The school? he thought. Would he ever. .?
He didn’t follow that thought through. Passed by the north-west corner of the playing fields and increased his speed further. Only a couple of hundred metres left.
What’s going to happen now? he thought. What will happen when I get up there?
He suddenly stopped dead. As if the thought had only just struck him.
Why don’t I go home and look after my daughter instead? he asked himself. Why not?
He hesitated for five seconds. Then made up his mind.
24
Interrogation of Ludwig Georg Heller, 2.8.1983.
Interrogator: Chief Inspector Vrommel, Chief of Police.
Also present: Inspector Walevski.
Location: Lejnice police station.
Interrogation transcript: Inspector Walevski.
Vrommel: Your name and address, please.
Heller: Ludwig Heller. Walders steeg 4.
V Here in Lejnice?
H Yes.
V What is your relationship with Arnold Maager?
H We are colleagues. And good friends.
V How long have you known him?
H Since we were sixteen years old. We were at school together.
V Have you been in close communication ever since then?
H No. We studied at different universities, and lived in different places. But we resumed our friendship when we ended up as teachers in the same school. About three years ago.
V Would you claim to know Maager well?
H Yes, I think one could say that.
V Think?
H I know him well.
V His wife as well?
H No. We have only met once or twice.
V Once or twice?
H Three times, I think. We acknowledge each other if we meet in town.
V Do you have a family?
H Not yet. I have a girlfriend.
V I see. You know what has happened, I take it?
H Yes.
V You know that Maager had a relationship with a schoolgirl, and that the girl is dead?
H Winnie Maas, yes.
V Did you teach her as well?
H Yes.
V In what subjects?
H Maths and physics.
V What marks did you give her?
H Marks? I don’t see what relevance that has.
V You don’t? Please answer my question even so.
H I gave her a six in physics and a four in maths.

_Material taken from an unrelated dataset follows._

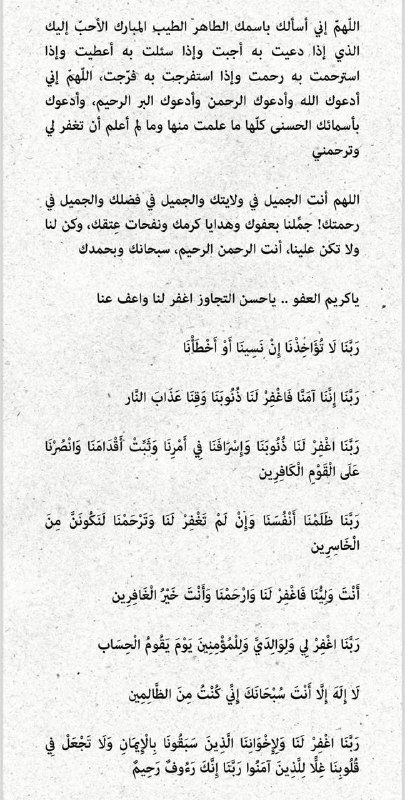 صدقة جارية.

V Not especially high marks, then.
H No. I still don’t see the relevance.
V Was she pretty?
H I beg your pardon?
V I asked you if Winnie M
aas was pretty.
H That’s not something I have an opinion about.

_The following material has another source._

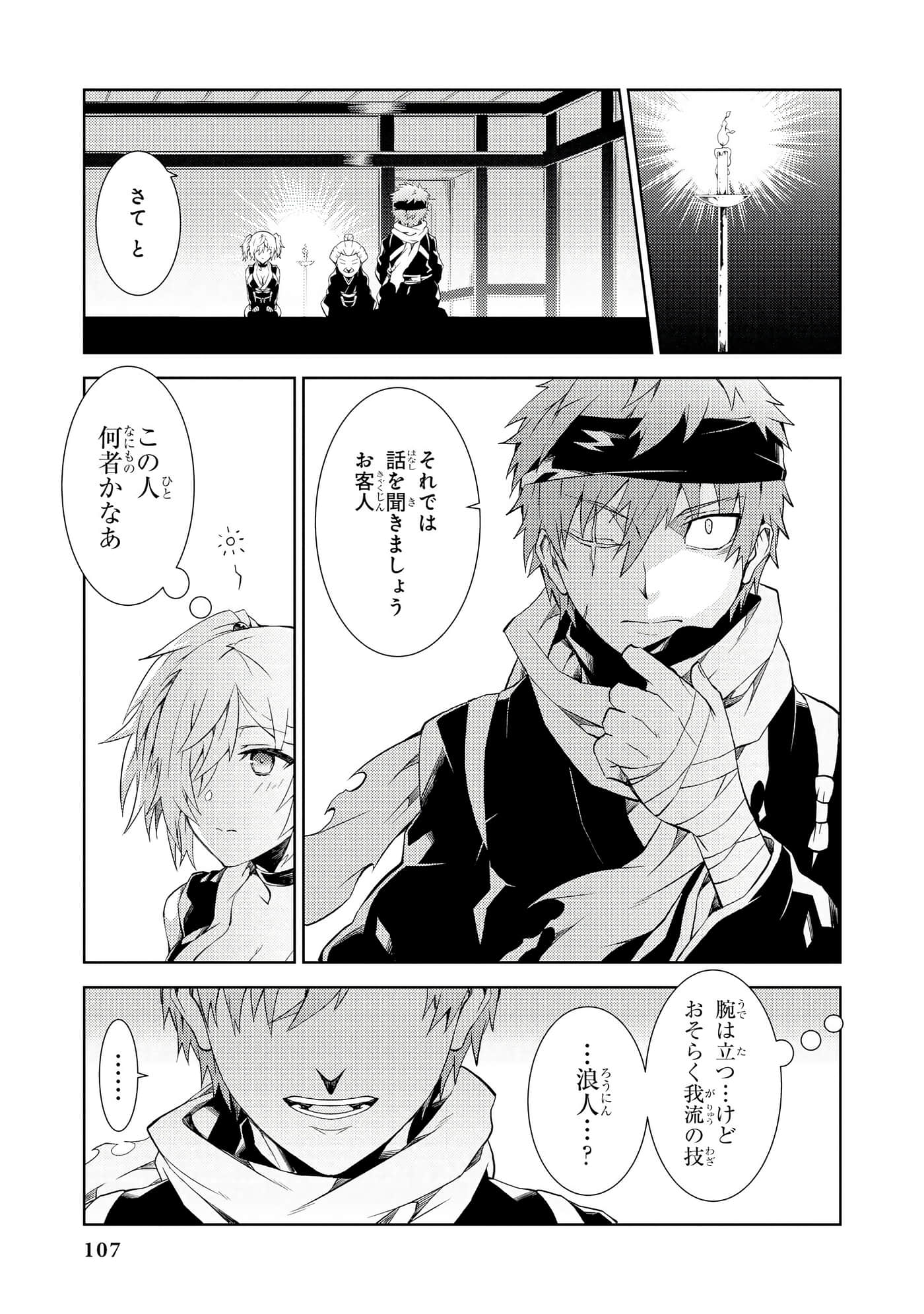 Page 108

V Did Arnold Maager think Winnie Maas was pretty?
H /No answer/
V I suggest you make an effort to answer that question. In all probability you’ll be asked it again during the trial, so you might as well get used to it.
H I don’t know if Maager thought that Winnie Maas was pretty.
V But you know that he had an affair with her?
H I’d hardly call it an affair.
V You wouldn’t? What would you call it, then?
H She offered herself up to him on a plate. He made a mistake. It only happened once.
V So you think his behaviour is defensible, do you?
H Of course I don’t. All I’m saying is that you could hardly call it an affair.
V Were you present in the flat when Maager and Winnie Maas had intercourse?
H No.
V But you know about it?
H Yes.
V Did you know about it before the girl’s death as well?
H Yes.
V How and when did you hear about it?
H Some colleagues talked about it.
V Who?
H Cruickshank and Nielsen.
V Two of those who were present at the party after the disco on the tenth of June?
H Yes.
V And they said that Maager had sexual intercourse with Winnie Maas?
H Yes.
V When was that?
H A few days afterwards. The last week of term. Maager said so himself not long afterwards.
V In what connection?
H We’d gone out for a beer. At the very beginning of the summer holiday — round about the twentieth.
V Where?
H Lippmann’s. And a few other bars.
V And that was when he told you that he’d had intercourse with a pupil?
H He told me a bit about how it had happened — I already knew about the basic facts.
V What did he say?
H That he’d been as pissed as a newt, and regretted what had happened. And he hoped there wouldn’t be any repercussions.
V Repercussions? What did he mean by that?
H That neither he nor the girl would get into trouble as a result, of course.